[DATASET CONTENT]
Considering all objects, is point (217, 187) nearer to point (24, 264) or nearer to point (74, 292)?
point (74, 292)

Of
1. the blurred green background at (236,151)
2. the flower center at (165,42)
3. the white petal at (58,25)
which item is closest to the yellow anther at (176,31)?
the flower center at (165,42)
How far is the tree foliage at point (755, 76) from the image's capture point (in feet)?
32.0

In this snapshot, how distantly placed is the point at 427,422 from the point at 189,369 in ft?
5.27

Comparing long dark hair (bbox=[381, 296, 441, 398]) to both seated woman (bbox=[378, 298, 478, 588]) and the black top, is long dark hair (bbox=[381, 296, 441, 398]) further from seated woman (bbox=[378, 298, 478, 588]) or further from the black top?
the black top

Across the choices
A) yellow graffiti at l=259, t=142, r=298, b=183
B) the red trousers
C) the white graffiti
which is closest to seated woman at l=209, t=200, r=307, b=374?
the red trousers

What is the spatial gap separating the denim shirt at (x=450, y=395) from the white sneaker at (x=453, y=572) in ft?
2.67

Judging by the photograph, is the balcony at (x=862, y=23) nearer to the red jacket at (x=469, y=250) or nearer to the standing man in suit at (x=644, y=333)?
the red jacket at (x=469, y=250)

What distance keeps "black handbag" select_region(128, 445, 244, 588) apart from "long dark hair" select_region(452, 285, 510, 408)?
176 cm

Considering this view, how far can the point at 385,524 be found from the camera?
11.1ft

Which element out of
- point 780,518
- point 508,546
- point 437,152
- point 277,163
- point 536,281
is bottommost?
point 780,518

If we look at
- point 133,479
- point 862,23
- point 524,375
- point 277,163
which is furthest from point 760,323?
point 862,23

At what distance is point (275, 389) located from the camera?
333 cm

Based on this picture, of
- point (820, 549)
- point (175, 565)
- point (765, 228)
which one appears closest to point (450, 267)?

[REQUIREMENTS]
All of the lines above need to be given again exactly.

[EXERCISE OUTPUT]
Considering all objects, is point (217, 187) nearer to point (24, 264) or nearer to point (74, 292)?
point (74, 292)

Of
1. the blurred green background at (236,151)
2. the flower center at (165,42)
3. the white petal at (58,25)
which item is closest to the yellow anther at (176,31)?
the flower center at (165,42)
How far is the tree foliage at point (755, 76) from the image's capture point (in feet)?
32.0

In this snapshot, how distantly placed is the point at 427,422 from the point at 189,369 in ft?
5.27

Comparing long dark hair (bbox=[381, 296, 441, 398]) to both seated woman (bbox=[378, 298, 478, 588]) and the black top, is long dark hair (bbox=[381, 296, 441, 398]) further from seated woman (bbox=[378, 298, 478, 588]) or further from the black top?
the black top

Across the choices
A) yellow graffiti at l=259, t=142, r=298, b=183
B) the red trousers
C) the white graffiti
which is closest to seated woman at l=209, t=200, r=307, b=374?
the red trousers

What is the spatial gap separating the denim shirt at (x=450, y=395) from the white sneaker at (x=453, y=572) in ft?
2.67

Judging by the photograph, is the balcony at (x=862, y=23) nearer to the red jacket at (x=469, y=250) or nearer to the standing man in suit at (x=644, y=333)?
the red jacket at (x=469, y=250)

What distance keeps "black handbag" select_region(128, 445, 244, 588) apart from "long dark hair" select_region(452, 285, 510, 408)?
176 cm

Considering this view, how far can the point at 385,524 be found from the camera?
11.1ft

Which element out of
- point 780,518
- point 508,546
- point 437,152
- point 277,163
- point 536,281
is bottommost?
point 780,518

If we look at
- point 133,479
- point 862,23
- point 524,375
- point 277,163
which is furthest from point 760,323?
point 862,23

At what distance is point (275, 389) located from the camera?
333 cm

Based on this picture, of
- point (820, 549)
- point (175, 565)
- point (765, 228)
which one appears closest to point (450, 267)?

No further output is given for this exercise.